If Novo Nordisk and Eli Lilly and Company are successful in their submissions, semaglutide and tirzepatide products would be deemed too complex or too difficult to compound and would be deemed to pose safety risks to patients if compounded or manufactured incorrectly.

What’s Next

Inclusion on the DDC lists would limit Ozempic and Mounjaro (marketed for type 2 diabetes) and Wegovy and Zepbound (marketed for chronic weight management) from being compounded by pharmacists, physicians, and outsourcing facilities, even during any current or future shortages of these products.

Pharmacists, physicians, and outsourcing facilities will need to continue to remain flexible and respond quickly to new regulatory updates. During recent shortages, many FDA-licensed facilities sold compounded GLP-1 products. On October 2, 2024, however, FDA determined that the shortage of tirzepatide injection had been “resolved,” and compounders already have been required to adjust their practices to comply with FDA’s requirements for what can be legally compounded outside of a drug shortage. See our prior blog “GLP-1 Drugs: FDA Removes Lilly’s Zepbound® and Mounjaro® (tirzepatide injection) from its Drug Shortage List,” dated October 8, 2024.

We expect continued legal action from brand companies.

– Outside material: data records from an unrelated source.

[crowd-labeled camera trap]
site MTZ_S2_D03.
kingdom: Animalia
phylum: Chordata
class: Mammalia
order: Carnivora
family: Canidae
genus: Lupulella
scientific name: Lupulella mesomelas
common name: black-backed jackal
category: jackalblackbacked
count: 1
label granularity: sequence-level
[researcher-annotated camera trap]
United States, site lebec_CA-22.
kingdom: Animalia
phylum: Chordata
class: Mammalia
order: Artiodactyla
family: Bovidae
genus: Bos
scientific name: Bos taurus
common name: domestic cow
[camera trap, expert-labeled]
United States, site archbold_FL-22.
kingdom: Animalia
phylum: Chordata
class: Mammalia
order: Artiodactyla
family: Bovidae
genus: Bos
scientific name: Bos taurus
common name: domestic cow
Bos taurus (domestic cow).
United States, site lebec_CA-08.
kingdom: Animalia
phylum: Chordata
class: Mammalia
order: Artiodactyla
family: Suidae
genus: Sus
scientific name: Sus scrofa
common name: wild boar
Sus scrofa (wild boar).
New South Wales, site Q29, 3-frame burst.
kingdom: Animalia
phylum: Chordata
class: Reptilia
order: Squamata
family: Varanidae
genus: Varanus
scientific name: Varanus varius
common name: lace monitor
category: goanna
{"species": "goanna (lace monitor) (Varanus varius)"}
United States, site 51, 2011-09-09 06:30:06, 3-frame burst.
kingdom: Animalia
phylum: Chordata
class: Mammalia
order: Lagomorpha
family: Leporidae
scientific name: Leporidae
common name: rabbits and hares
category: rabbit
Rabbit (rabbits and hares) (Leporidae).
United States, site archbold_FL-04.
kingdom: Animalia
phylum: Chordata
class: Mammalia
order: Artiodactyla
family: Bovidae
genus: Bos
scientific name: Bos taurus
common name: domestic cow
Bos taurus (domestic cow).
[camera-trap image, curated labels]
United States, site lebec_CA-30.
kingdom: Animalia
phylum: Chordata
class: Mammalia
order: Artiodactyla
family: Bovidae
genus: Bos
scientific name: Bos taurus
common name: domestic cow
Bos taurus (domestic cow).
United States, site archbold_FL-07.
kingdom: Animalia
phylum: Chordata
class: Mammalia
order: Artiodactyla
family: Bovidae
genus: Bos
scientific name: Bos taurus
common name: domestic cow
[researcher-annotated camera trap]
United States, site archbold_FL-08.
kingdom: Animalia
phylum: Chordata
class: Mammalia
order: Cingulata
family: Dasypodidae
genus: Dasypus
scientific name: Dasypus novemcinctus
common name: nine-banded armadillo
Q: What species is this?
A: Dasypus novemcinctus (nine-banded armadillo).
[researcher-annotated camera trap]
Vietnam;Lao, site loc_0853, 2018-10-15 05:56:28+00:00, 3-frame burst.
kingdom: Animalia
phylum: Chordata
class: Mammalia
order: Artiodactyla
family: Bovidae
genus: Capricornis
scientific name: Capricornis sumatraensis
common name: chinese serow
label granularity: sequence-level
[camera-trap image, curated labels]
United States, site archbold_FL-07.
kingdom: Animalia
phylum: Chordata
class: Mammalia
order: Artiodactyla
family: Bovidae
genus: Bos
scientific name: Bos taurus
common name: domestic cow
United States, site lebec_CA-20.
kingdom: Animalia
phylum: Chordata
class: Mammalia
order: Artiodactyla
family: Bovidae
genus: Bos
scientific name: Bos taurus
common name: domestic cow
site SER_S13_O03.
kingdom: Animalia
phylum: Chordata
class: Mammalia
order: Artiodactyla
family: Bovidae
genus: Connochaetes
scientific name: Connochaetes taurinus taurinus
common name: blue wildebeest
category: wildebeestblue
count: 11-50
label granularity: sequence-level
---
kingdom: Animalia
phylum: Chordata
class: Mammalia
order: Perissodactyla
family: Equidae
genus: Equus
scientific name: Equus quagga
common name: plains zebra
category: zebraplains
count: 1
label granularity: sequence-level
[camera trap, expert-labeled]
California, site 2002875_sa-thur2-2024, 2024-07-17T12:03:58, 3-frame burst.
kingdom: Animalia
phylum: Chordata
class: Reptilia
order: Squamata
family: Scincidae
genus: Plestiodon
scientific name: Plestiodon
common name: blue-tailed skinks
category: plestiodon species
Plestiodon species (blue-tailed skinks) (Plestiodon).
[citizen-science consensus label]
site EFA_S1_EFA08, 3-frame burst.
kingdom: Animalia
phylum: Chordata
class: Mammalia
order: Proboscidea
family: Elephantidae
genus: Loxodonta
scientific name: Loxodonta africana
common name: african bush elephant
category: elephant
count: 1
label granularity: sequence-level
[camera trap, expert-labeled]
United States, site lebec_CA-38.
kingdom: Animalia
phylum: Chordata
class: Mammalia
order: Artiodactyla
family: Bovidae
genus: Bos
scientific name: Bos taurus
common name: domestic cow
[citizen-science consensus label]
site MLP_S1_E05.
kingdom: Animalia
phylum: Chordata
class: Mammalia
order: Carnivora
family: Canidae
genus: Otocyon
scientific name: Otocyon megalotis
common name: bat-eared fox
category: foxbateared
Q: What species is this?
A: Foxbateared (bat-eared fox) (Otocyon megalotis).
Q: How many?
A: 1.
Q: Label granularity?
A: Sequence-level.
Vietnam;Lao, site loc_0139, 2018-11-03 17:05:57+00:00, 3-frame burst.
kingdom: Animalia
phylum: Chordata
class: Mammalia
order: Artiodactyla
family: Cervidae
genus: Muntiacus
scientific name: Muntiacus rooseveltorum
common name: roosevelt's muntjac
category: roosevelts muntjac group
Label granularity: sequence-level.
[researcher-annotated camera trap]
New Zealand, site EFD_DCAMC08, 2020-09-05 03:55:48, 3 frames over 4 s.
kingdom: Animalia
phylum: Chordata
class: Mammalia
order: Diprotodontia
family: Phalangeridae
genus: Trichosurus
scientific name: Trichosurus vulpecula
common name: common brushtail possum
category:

Novo Nordisk previously challenged compounders by filing several lawsuits against wellness clinics and medical spas marketing compounded semaglutide in June 2023, resulting in a permanent injunction in February 2024. On the other hand, less than a week after FDA determined that the tirzepatide shortage had been resolved, the Outsourcing Facilities Association (OFA), a trade association representing FDA-registered 503B outsourcing facilities, filed a lawsuit against FDA relating to the agency’s removal of tirzepatide from the FDA’s drug shortage list. See our prior blog “GLP-1 Drugs: FDA Sued Over Removing Tirzepatide from the Drug Shortage List,” dated October 23, 2024. (Note that on November 19, 2024, the parties filed a joint status report in the case where FDA indicated it has not yet made a determination in its reconsideration of the status of tirzepatide and will provide another update to the court on December 19, 2024. During this period, FDA has stated it will not take enforcement action against compounders who continue to make tirzepatide products.)

While it is highly likely that FDA will not address either Novo Nordisk’s or Eli Lilly and Company’s submission until after the Proposed Rule is finalized, it is important that any entities compounding these drugs are aware that further changes to the rules may impact their ability to compound such drugs in the near future. We recommend consistent monitoring of new developments and guidance on this issue.